**REQUIRED WORK**
Pick out each row below that contains the word "cabin" and copy those rows in full.

**GIVEN RECORDS**
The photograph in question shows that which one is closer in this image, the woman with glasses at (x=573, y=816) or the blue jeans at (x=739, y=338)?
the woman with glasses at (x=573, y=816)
==
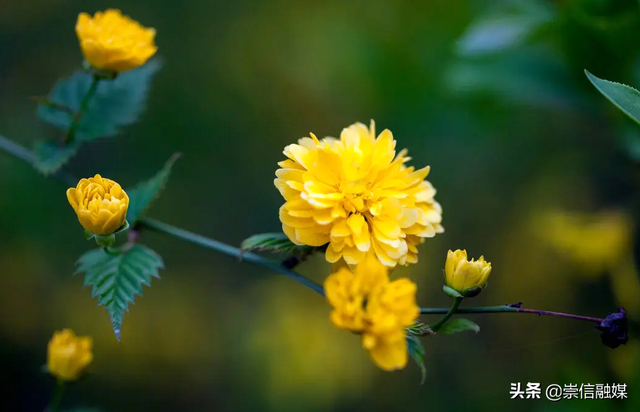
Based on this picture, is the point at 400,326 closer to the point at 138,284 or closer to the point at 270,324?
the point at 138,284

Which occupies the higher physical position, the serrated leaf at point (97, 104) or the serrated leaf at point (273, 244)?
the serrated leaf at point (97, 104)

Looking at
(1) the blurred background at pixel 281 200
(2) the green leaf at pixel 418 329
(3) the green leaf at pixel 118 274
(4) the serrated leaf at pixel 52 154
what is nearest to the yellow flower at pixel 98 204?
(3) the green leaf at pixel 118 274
...
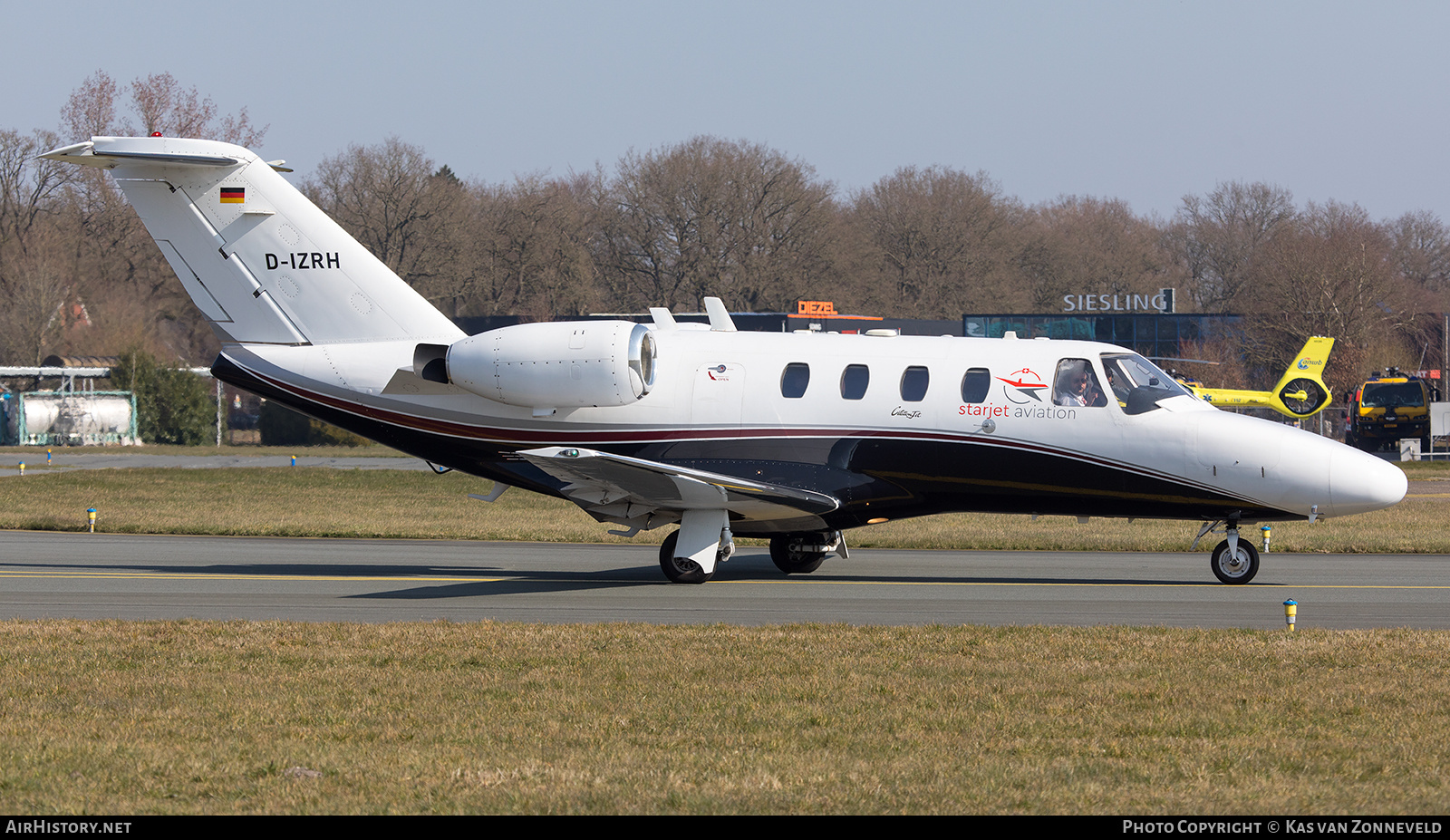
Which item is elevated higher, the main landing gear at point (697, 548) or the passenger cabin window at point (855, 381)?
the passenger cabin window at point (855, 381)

**RESPONSE TO THE TASK**
Which item is elevated higher, the main landing gear at point (697, 548) or the passenger cabin window at point (855, 381)?
the passenger cabin window at point (855, 381)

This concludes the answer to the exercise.